Seçilen Metin |

Sincan Bölgesi ve Dış Türkler

66

Son günlerde tekrar üzücü sancılı bir şekilde gündeme gelen veya getirilen Uygur Türklerine Bütün dünyanın gözü önünde yapılan zulmü iyi kavramak lazım. Genellikle medeni olmayan toplumlar olaylara duygusal yaklaşır. Yas tutar bol bol muhabbetini yapar sonra başka konular geldiğinde unutulur başka konular hakkında olayların cinsine göre yas veya muhabbetini yapar.

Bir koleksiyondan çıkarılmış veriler
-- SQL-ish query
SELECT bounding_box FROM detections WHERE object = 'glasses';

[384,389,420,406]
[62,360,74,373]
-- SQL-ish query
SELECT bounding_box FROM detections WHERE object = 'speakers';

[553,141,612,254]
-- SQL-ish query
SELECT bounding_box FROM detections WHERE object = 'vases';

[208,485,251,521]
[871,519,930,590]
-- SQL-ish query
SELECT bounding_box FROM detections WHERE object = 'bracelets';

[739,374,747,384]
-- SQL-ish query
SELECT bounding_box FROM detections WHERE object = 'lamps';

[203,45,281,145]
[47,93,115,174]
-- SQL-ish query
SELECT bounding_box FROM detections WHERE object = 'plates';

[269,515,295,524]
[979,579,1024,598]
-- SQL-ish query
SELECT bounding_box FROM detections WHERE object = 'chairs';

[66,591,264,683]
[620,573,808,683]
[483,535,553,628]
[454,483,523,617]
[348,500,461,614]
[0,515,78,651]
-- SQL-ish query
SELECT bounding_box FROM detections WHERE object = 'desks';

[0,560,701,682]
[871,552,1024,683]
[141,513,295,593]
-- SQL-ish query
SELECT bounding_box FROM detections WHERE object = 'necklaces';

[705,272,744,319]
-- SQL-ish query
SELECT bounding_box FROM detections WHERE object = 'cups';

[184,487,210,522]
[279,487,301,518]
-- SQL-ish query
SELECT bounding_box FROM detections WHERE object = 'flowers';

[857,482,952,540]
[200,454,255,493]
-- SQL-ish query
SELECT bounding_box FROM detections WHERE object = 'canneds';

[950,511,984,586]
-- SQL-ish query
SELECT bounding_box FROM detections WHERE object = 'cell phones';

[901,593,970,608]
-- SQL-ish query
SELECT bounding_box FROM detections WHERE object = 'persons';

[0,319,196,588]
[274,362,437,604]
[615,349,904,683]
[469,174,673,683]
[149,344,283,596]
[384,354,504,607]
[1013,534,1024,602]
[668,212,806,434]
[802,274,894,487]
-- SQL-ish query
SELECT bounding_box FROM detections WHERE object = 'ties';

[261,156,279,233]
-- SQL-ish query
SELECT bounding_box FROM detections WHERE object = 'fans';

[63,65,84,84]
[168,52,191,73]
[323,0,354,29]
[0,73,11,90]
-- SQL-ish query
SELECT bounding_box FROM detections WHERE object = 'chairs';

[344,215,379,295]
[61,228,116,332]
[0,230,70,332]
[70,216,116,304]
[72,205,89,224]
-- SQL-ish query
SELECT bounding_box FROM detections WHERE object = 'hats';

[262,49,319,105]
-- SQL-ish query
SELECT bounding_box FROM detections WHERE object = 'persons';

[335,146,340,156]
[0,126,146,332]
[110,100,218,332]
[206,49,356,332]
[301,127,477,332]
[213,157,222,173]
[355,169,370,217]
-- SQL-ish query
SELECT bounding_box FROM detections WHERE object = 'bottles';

Göreviniz |
Seçilen metne göre medeni olmayan toplumlar olaylara genellikle nasıl yaklaşır? Lütfen tek cümleyle belirtin.

Yanıt |
Medeni olmayan toplumlar olaylara genellikle duygusal yaklaşır.